Your objective: Lines before the one containing "Vietnam;Lao, site loc_0664, 2019-01-29" are to be left out; that line and all after it, through the end of the material below, are to be written out exactly.

Data shown:
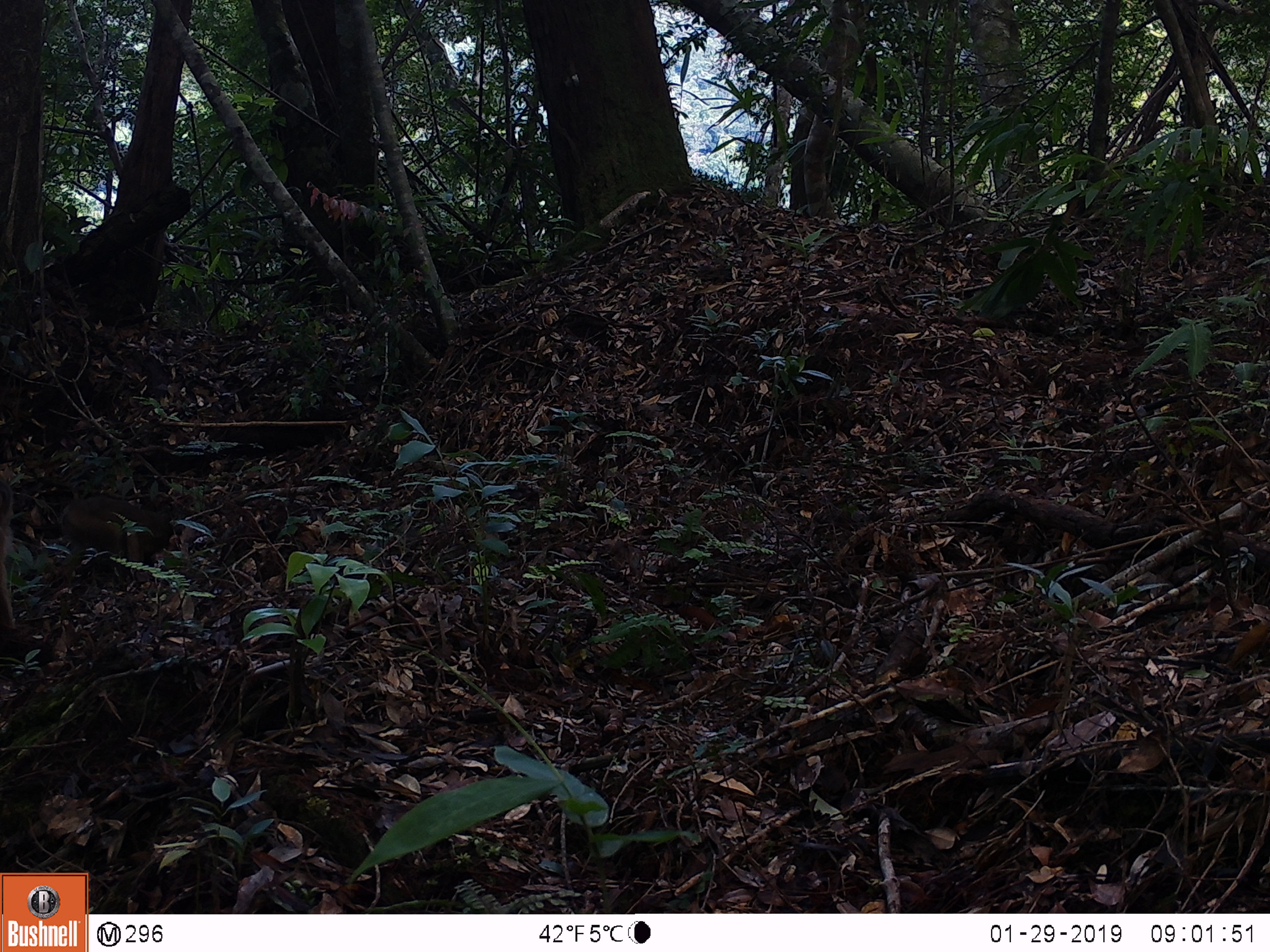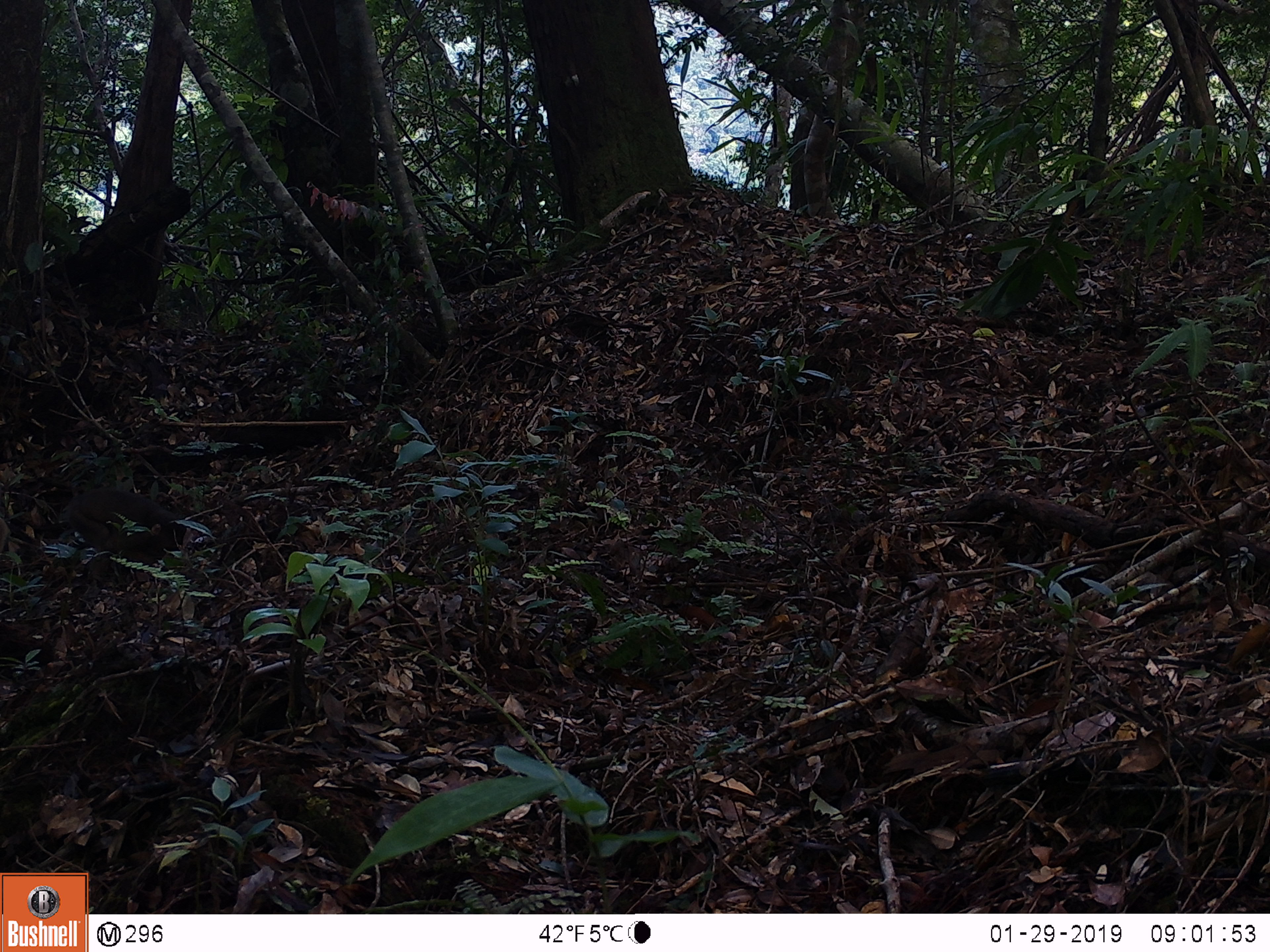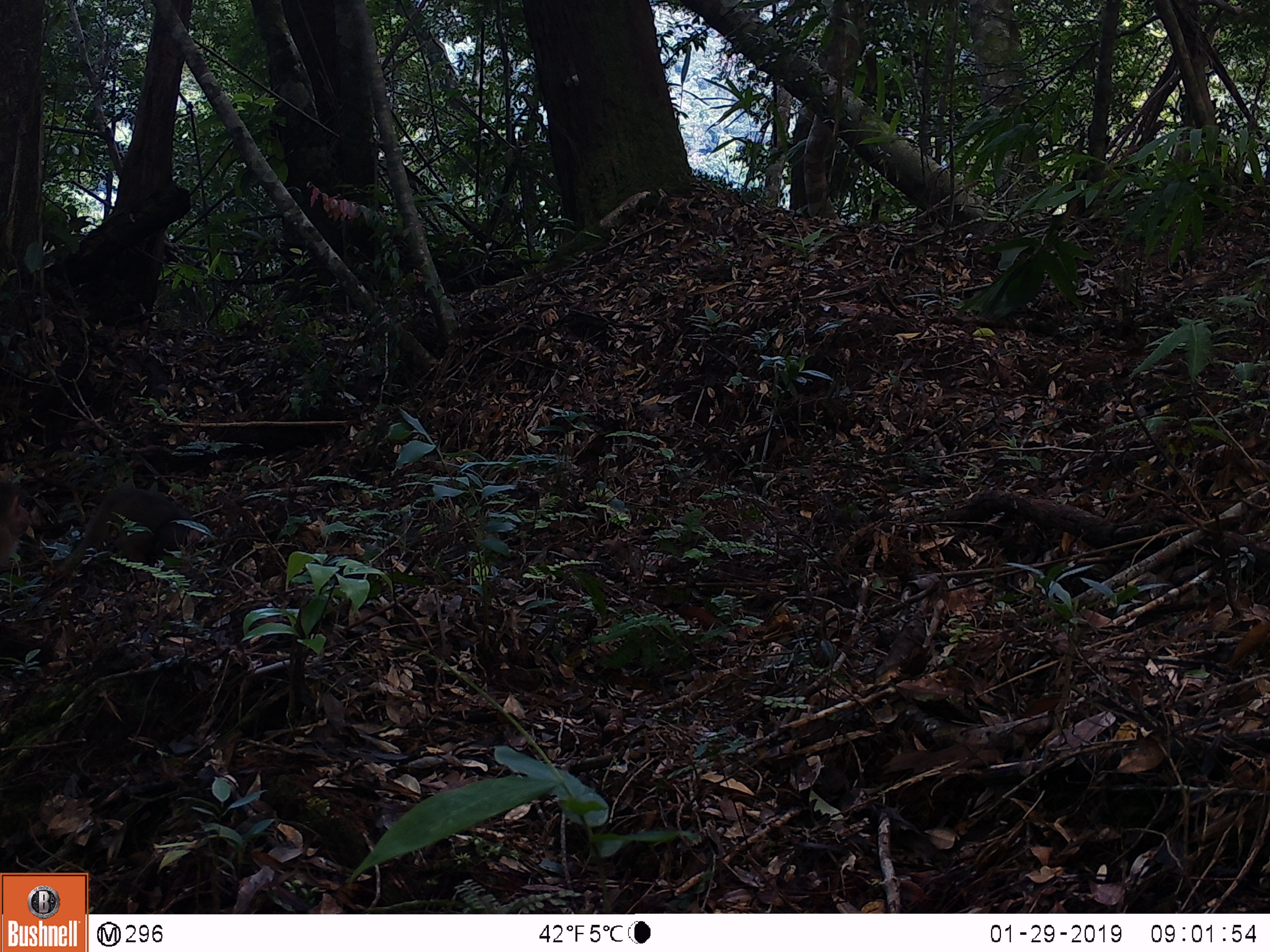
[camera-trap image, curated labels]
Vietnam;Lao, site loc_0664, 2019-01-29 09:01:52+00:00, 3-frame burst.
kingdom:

Solved exercise:
Vietnam;Lao, site loc_0664, 2019-01-29 09:01:52+00:00, 3-frame burst.
kingdom:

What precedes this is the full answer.